How to optimize this select with join and order-by?
-
08-10-2020 - |
题
We have two tables:
CREATE TABLE `messages` (
`id` int(11) NOT NULL AUTO_INCREMENT,
`created` int(10) unsigned DEFAULT '0',
`user_id` int(11) DEFAULT '0',
....
`subject_id` int(11) unsigned DEFAULT '0',
PRIMARY KEY (`id`),
UNIQUE KEY `id` (`id`),
KEY `user_id` (`user_id`),
KEY `created` (`created`),
KEY `text_id` (`text_id`) USING BTREE,
KEY `subject_id` (`subject_id`) USING BTREE
) ENGINE=InnoDB AUTO_INCREMENT=237542180 DEFAULT CHARSET=utf8 ROW_FORMAT=COMPACT
The second one:
CREATE TABLE `users` (
`id` int(12) NOT NULL AUTO_INCREMENT,
`email` char(150) DEFAULT NULL,
`reg_time` int(10) unsigned DEFAULT '0',
`password` char(255) DEFAULT NULL,
...................
`moderation` int(1) unsigned NOT NULL DEFAULT '0',
`tag` varchar(255) DEFAULT '',
PRIMARY KEY (`id`),
UNIQUE KEY `id` (`id`),
UNIQUE KEY `email` (`email`),
KEY `created` (`reg_time`) USING BTREE
) ENGINE=InnoDB AUTO_INCREMENT=123585 DEFAULT CHARSET=utf8 ROW_FORMAT=COMPACT
messages has ~49M records, users has 13k. DB engine: Aurora(MySQL-Compatible) 5.6.10a
The terribly long request is
SELECT messages.*, users.administrator_group_id FROM messages
LEFT JOIN users ON messages.user_id = users.id
ORDER BY messages.id desc LIMIT 0,20
If I run this request without order by
then it takes 14-16 sec.

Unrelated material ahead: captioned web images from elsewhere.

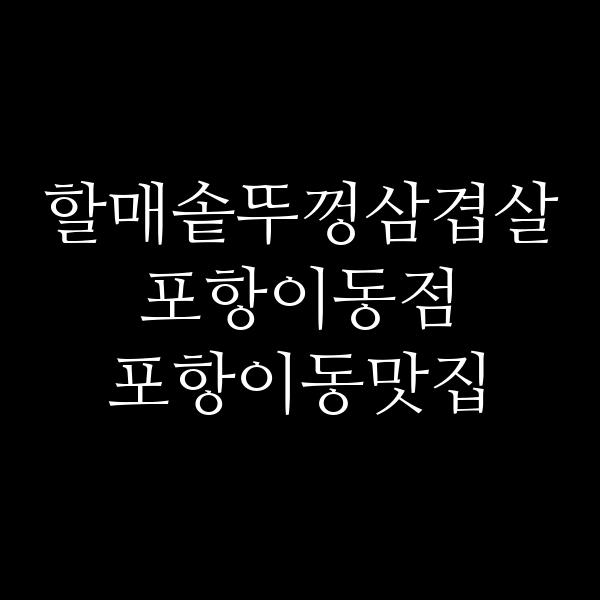 포스팅 썸네일 이미지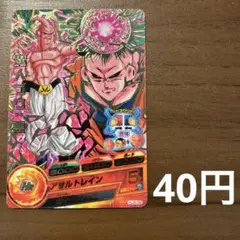 スーパードラゴンボールヒーローズ 魔人ブウ:悪　HJ4-39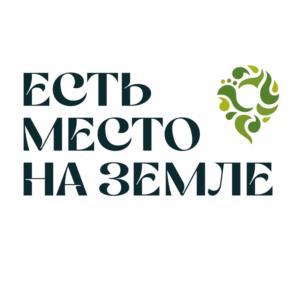 Товарный знак №1188393, принадлежит организации Общество с ограниченной ответственностью «ПРОАГРО», ОГРН 1213700008180, ИНН 3704011501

With order
it takes longer than 5 min.
I considering change business logic to avoid this request and limit recordset from messages
e.g. by messages date but would like to know if there is any way to speed it up on the same hardware as is.
解决方案
I have never used Aurora and there might differences with MySQL but there is a method that works very often in MySQL in similar issues, when the execution plan is not optimal, i.e. when it does the joins first and then has to do the ORDER BY
of the big intermediate result set.
Instead of joining the 2 tables, we try to first LIMIT
the results in a derived table and then JOIN
back. This way indexes will be used for the ORDER BY - LIMIT
and then it will only have to do N seeks (20 in this case) in the 2nd table:
SELECT
m.*,
u.administrator_group_id
FROM
( SELECT id
FROM messages
ORDER BY id DESC
LIMIT 20
) AS mi
JOIN
messages AS m ON m.id = mi.id
LEFT JOIN
users AS u ON m.user_id = u.id
ORDER BY
mi.id DESC ;
And a variation:
SELECT
m.*,
u.administrator_group_id
FROM
( SELECT mi.*
FROM messages AS mi
ORDER BY mi.id DESC
LIMIT 20
) AS m
LEFT JOIN
users AS u ON m.user_id = u.id
ORDER BY
m.id DESC ;
Try both and check execution plan and performance. In any reasonable hardware a query that just gets 20 rows from a table or two and uses indexes should be really efficient. In milliseconds range, not seconds or minutes.